■ **What the task requires**
Extend the passage on row-oriented and column-oriented data storage, picking up right after its final sentence.

■ **Excerpt**
Data orientation refers to how tabular data is represented in a linear memory model such as in-disk or in-memory.The two most common representations are column-oriented (columnar format) and row-oriented (row format). [1] [2]
The choice of data orientation is a trade-off and an architectural decision in databases, query engines, and numerical simulations. [1] As a result of these tradeoffs, row-oriented formats are more commonly used in Online transaction processing (OLTP) and column-oriented formats are more commonly used in Online analytical processing (OLAP). [2]
Examples of column-oriented formats include Apache ORC, [3] Apache Parquet, [4] Apache Arrow, [5] formats used by BigQuery, Amazon Redshift and Snowflake. Predominant examples of row-oriented formats include CSV, formats used in most relational databases, in-memory format of Apache Spark, and Apache Avro. [6]
Tabular data is two dimensional in nature - data is represented in rows and columns. However, modern operating systems logically represent data in a linear memory model, both in-disk and in-memory. [7] [8] [9] Therefore, a table in a linear memory model requires projecting its two-dimensional items in a one-dimensional space. Data orientation refers to the decision taken in this projection. There are two prominent choices of orientation: row-oriented and column-oriented. [1] [2]
In row-oriented, the elements of the table
column 1 | column 2 | column 3 |
---|---|---|
item 11 | item 12 | item 13 |
item 21 | item 22 | item 23 |
are stored linearly as
item 11 | item 12 | item 13 | item 21 | item 22 | item 23 |
I.e. each row of the table is located one after the other. In this orientation, values on the same row are close in space (e.g. similar address in an addressable space).

■ **Listing**
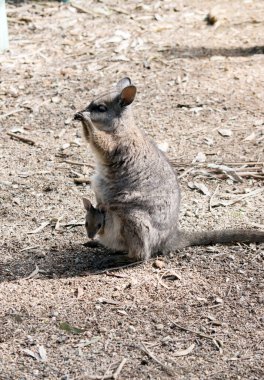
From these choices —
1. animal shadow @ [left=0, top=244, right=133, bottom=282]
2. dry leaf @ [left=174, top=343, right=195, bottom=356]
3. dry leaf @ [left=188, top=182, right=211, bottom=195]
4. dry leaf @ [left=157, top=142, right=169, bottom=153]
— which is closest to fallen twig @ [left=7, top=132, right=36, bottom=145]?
dry leaf @ [left=157, top=142, right=169, bottom=153]

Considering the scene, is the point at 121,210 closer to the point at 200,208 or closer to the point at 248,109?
the point at 200,208

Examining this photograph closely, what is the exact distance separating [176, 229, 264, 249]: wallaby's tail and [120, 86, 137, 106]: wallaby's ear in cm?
96

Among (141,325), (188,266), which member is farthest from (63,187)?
(141,325)

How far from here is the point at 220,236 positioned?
561 cm

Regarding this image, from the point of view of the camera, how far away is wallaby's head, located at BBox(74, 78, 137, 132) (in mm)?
5625

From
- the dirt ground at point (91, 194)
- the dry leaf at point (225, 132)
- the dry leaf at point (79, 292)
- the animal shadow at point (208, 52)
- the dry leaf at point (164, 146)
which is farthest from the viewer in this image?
the animal shadow at point (208, 52)

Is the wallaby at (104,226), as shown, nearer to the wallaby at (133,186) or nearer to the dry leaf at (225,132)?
the wallaby at (133,186)

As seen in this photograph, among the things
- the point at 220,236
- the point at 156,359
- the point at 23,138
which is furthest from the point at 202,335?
the point at 23,138

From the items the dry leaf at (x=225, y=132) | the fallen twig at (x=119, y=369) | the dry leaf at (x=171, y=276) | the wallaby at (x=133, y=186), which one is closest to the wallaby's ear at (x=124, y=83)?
the wallaby at (x=133, y=186)

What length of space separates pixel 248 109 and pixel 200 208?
1.96 meters

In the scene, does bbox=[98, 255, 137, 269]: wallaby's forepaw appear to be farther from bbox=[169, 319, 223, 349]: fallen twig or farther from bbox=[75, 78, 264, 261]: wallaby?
bbox=[169, 319, 223, 349]: fallen twig

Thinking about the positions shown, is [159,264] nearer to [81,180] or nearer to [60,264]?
[60,264]

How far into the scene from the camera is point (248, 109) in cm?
788

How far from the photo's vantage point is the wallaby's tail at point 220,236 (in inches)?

■ **Result below**
In column-oriented, the elements of the table
column 1 | column 2 | column 3 |
---|---|---|
item 11 | item 12 | item 13 |
item 21 | item 22 | item 23 |
are stored linearly as
item 11 | item 21 | item 12 | item 22 | item 13 | item 23 |
I.e. each column of the table is located one after the other. In this orientation, values on the same column are close in space (e.g. similar address in an addressable space).
See list of column-oriented DBMSes for more examples.
The data orientation is an important architectural decision of systems handling data because it results in important tradeoffs in performance and storage. [8] Below are selected dimensions of this tradeoff.
Row-oriented benefits from fast random access of rows. Column-oriented benefits from fast random access of columns. In both cases, this is the result of fewer page or cache misses when accessing the data. [8]
Row-oriented benefits from fast insertion of a new row. Column-oriented benefits from fast insertion of a new column.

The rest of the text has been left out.